Cette ambiance de Western dans lequel Winona se déplace avec un poignard et un mini revolver à crosse de nacre, a ses fermiers, son chérif, son avocat, son forgeron.C'est le décor qui va servir à montrer l'opposition entre le microcosme de la ferme de Lige et l'absurdité des préjugés, des certitudes, du racisme. On y verra s'opposer l'amour à la haine, la gentillesse à la méchanceté.
Sebastian Barry campe admirablement les lieux, à commencer par la ferme de Lige Magan perçue comme un refuge abritant la vulnérabilité de ce petit groupe. Blancs, Noirs et Indiens sont ici des individus qui représentent quelque chose et qui devraient entrer dans les rouages du mot justice pour être défendus. Ici, il n'y a que des êtres humains respectés pour ce qu'ils sont :
- Rosalee, l'ancienne esclave, la mère nourricière, sa précieuse douceur qui se penche sur le corps meurtri de Winona puis sur celui de son frère quelques temps après.
- Tennyson, ses vieilles chansons qui illuminent les soirées de la maisonnée puis s'éteignent avec sa voix après son agression.
- Thomas McNulty qui sort parfois sa robe et se lance dans une danse effrénée.
- Winona qui apporte sa fraîcheur, sa jeunesse, son travail. Elle se souvient de la valeur des siens si grande dans la communauté indienne et moins que poussière pour ce peuple blanc. C'est ainsi que pour John et Thomas, elle est un trésor alors que pour la ville elle n'est Rien. Près d'elle, c'est la richesse « des hommes bons comme des femmes. »
Deux agressions vont-elles réduire à néant cet équilibre ? L'amour et le respect entre ces personnages vont-ils leur survivre lorsque le besoin de vengeance ou de justice (la frontière est si ténue) rôde tout autour de la ferme ?
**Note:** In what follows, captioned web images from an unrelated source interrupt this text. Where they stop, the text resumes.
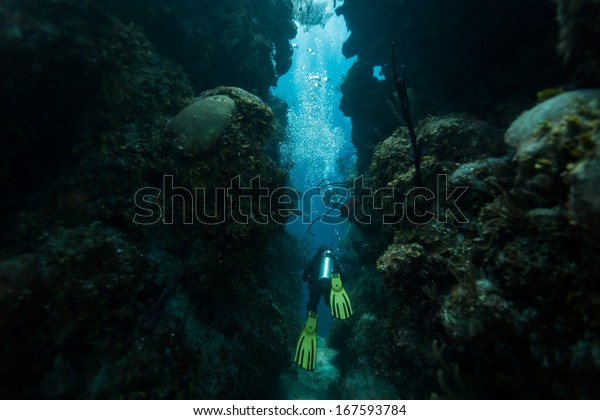 BLUE HOLE, BELIZE - NOVEMBER 26: Scuba diver swims through tunnel on November 26, 2013 in Blue Hole, Caribbean Sea, Belize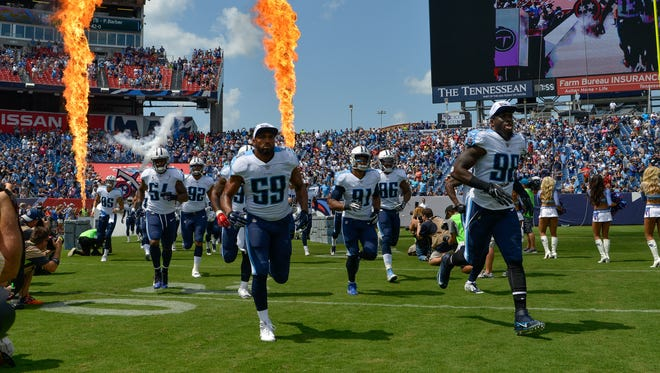 The Tennessee Titans take the field before a preseason NFL game against the Carolina Panthers at Nissan Stadium in Nashville, Tenn., Saturday, Aug. 19, 2017.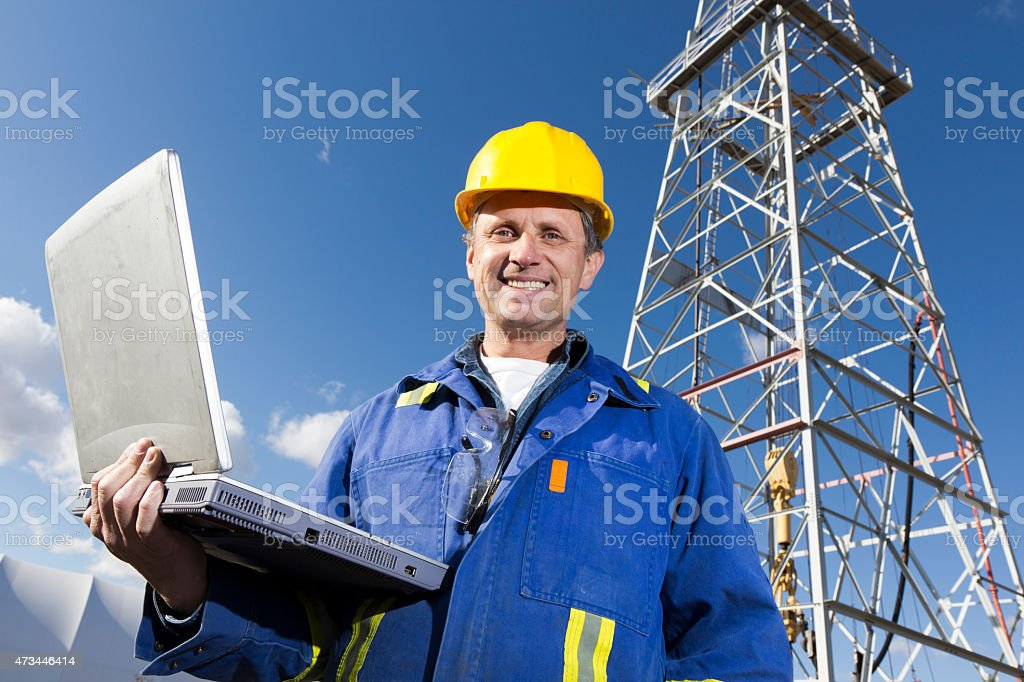 Oil Rig Worker and Laptop stock photo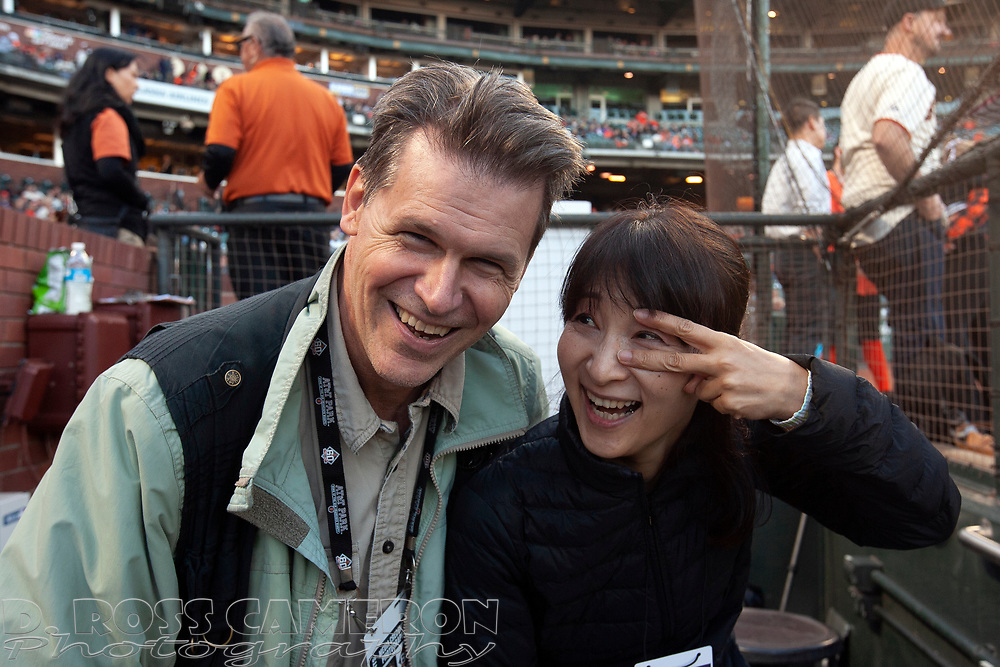 """D. Ross Cameron, left, and Miwako """"Mew"""" Mizumi pose for a photograph before a baseball game between the San Francisco Giants and New York Mets, Friday, Aug. 31, 2018, in San Francisco. (Photo by Stan Szeto/USA Today Sports Images)"""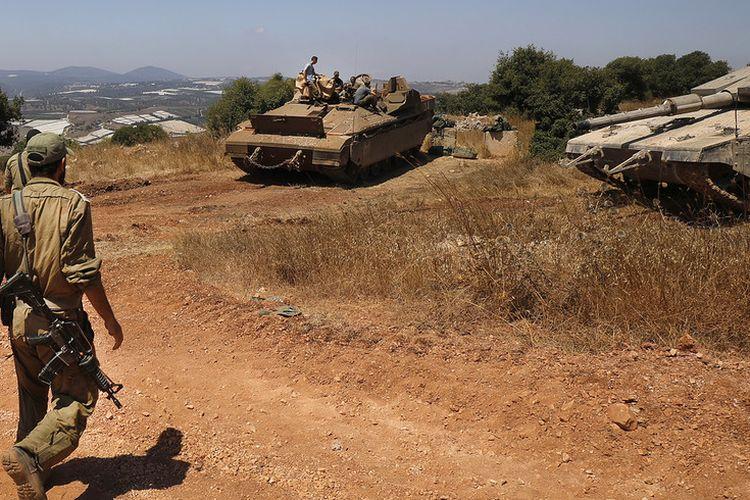 Tentara Israel berjalan dengan tank Merkava dan kendaraan angkut personel Namer dekat kota Avivim, di utara Israel berbatasan dengan Lebanon pada 23 Juli 2020.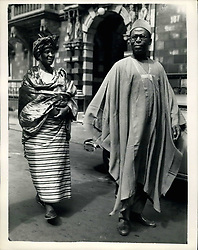 Jul. 29, 1953 - Nigerian visitors in London. For talks with Colonial Secretary: A party of Nigerians arrived in London last evening for talks with Oliver Ly Tleton on the future of the Nigerian constitution and of self government in 1956. Photo shows Mrs. Tanimowo Ogunlesi the only woman member of the party and Mr. Obafemi Awolowo the chief delegate leave their London Hotel for a sight seeing tour this morning. (Credit Image: © Keystone Press Agency/Keystone USA via ZUMAPRESS.com)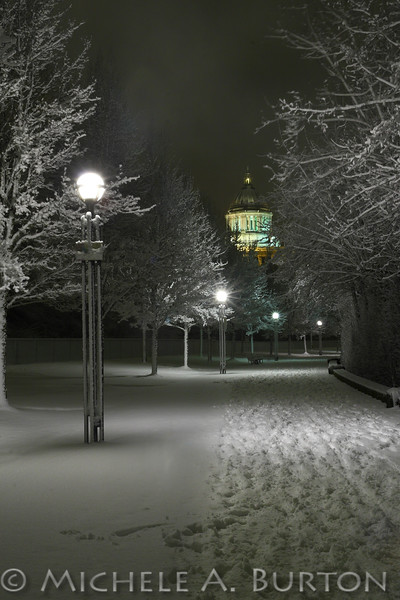 Many sets of footprints mark the snowy pathway around Capitol Lake in Olympia during a rare snowstorm. The Capitol Building is seen in the distance.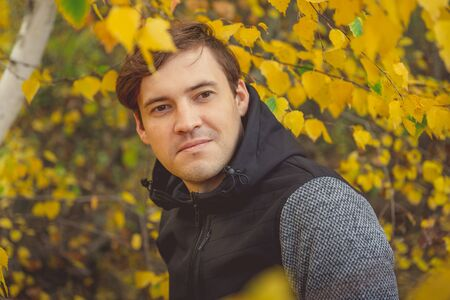 Portrait of a young handsome man in casual clothes against the yellowed trees in the autumn forest.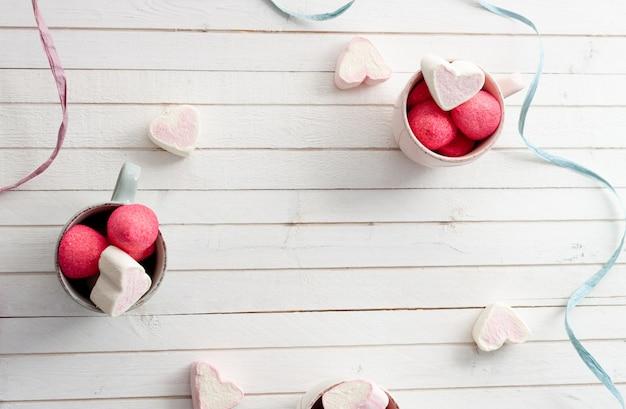 Kopjes zoete en hartvormige marshmallows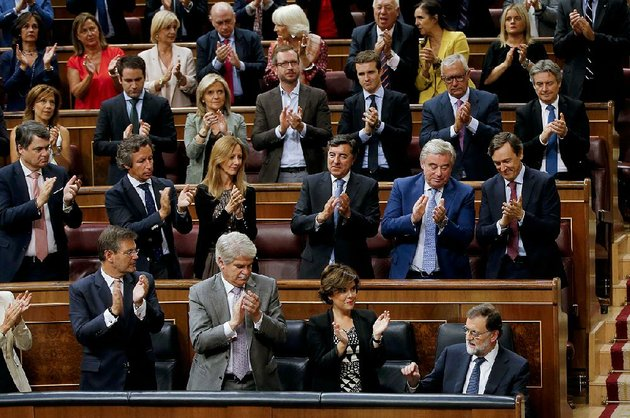 prime-minister-mariano-rajoy-bottom-right-is-applauded-by-party-members-after-his-speech-wednesday-at-the-spanish-parliament-in-madrid-rajoy-said-he-rejected-offers-of-mediation-in-the-catalonia-crisis-and-called-for-respect-of-spanish-law-a-day-after-catalan-officials-signed-what-they-called-a-declaration-of-independence-from-spain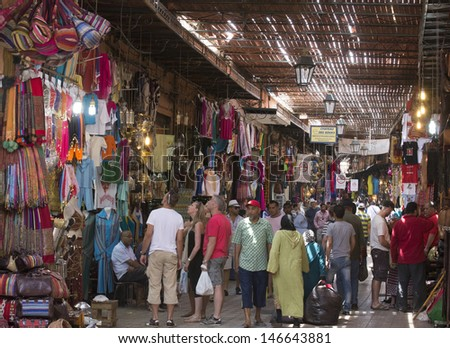 MARRAKESH ,MOROCCO - JUNE 4: Unidentified people shopping in the souk of Marrakesh on June 4, 2013 in Marrakesh. In 2009 the medina got part of UNESCO World Heritage. - stock photo
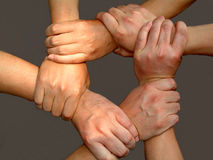 Strong Team Work. Strong man's arms making unbreakable strong team work Royalty Free Stock Photos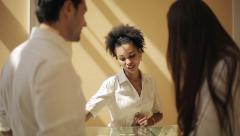 Jewelry store: African american female seller and caucasian loving couple Stock Footage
Les dialogues m'ont un peu étonnée car tous les personnages, et ce sans exception, avalent plus ou moins les mots, un fait retranscrit par de nombreuses apostrophes. Cela donne une connotation rurale qui s'oppose à la richesse de la narration. Toutefois, j'ai vraiment apprécié ce roman qui est un plaidoyer pour la tolérance et le respect de chacun, un cri de justice pour chaque être humain. Je lirais bien les débuts de Winona dans
Des jours sans fin pour retrouver ce dépaysement d'une terre lointaine pleine d'inégalités et ces personnages attachants qui s'efforcent d'y vivre malgré l'hostilité de leurs voisins et de lois si défavorables face à leur couleur ou leur provenance.
Merci aux Editions
Joëlle Losfeld et à Babelio pour cette belle découverte.